Umberto Eco said once: “the European language is translation”, hinting at the fact that the soul of Europe is in its national histories and cultures and that further integration cannot get away without respecting this proud past and the values embedded in it.

So we do have to contemplate seriously an alternative process, opting for an Imperial Union in Europe, uncherished by the European leaders quoted above. In it, we should forget about centralizing further fiscal policy but rather come to the rescue, as a union among equals must do, of the weakest part of the Union: Greece today, maybe one day Germany. By so doing, the virtuous circle would begin and a greater Unity would ensue thanks to the unanimous and permanent gratefulness that would arise from the assisted countries, willing at that point to even accelerate further on certain reforms that they refuse to do today under threat.

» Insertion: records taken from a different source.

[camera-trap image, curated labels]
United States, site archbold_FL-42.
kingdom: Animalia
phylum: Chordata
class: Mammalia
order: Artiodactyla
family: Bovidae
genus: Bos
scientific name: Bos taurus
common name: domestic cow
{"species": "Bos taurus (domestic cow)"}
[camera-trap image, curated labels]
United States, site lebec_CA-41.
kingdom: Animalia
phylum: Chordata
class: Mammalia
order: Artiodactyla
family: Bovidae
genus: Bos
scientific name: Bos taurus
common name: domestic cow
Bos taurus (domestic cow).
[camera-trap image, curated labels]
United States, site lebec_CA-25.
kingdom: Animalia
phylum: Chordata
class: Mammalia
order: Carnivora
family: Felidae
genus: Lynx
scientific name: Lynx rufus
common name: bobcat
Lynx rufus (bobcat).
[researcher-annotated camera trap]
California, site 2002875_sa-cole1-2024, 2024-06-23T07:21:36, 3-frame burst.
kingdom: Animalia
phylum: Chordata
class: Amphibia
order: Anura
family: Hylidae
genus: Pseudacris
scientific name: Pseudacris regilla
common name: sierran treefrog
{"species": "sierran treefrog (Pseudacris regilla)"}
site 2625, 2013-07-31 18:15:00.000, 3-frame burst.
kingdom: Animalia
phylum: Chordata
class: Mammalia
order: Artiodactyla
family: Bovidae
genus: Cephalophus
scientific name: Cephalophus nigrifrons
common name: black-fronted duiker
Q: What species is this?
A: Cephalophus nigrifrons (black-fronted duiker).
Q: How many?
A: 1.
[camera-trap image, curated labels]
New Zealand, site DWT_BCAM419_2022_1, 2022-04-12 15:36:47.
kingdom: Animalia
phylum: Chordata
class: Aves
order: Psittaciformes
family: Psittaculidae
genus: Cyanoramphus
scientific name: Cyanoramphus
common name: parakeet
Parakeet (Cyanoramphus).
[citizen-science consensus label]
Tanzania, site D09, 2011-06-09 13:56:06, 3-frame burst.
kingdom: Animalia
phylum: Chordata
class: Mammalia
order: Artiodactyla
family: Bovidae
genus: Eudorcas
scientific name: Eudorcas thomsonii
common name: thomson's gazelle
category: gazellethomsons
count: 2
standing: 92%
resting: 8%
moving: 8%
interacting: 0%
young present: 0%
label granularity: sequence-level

As Professor Weiss said, this second choice would require a quality that he himself believes is “completely lost among the Germans”: irony, the capacity to balance the life of individuals with the one of every community it finds itself bound to. He claims irony to be the “most European of all goods”, when it has not been ignored and done away most violently as in the first half of the past century.

This balancing act of irony, this modesty of understanding that knowledge is limited, has been absent so far in the recent construction of Europe: suffice it to remember the (in)famous words of the Lisbon Treaty that pompously argued for Europe to become the “most competitive and dynamic knowledge-based economy in the world”, not even noticing how they strongly echoed the words of a great writer of the inter-war period, at loss with the lack of irony of his contemporary Europe which he called Kakania: “Kakania, unbeknownst to the world, was the most progressive state of all; a state barely able to go along with itself. One enjoyed a negative freedom there, always with the sense of insufficient grounds for one’s own existence…” (Robert Musil, The Man without Quality).

Choosing an Imperial Union rather than a Unionized Empire for future Europe would mean we have finally “learned to learn” from the mistakes of our past, freeing us from a sterile internal debate and launching us finally in the global arena: responding, like an Empire would feel obliged to do, to the dramatic issues that life outside of our borders is presenting us with, particularly in Ukraine, in the Mediterranean and in the Middle East, areas that are asking us to provide a European solution based on our values and our cultures.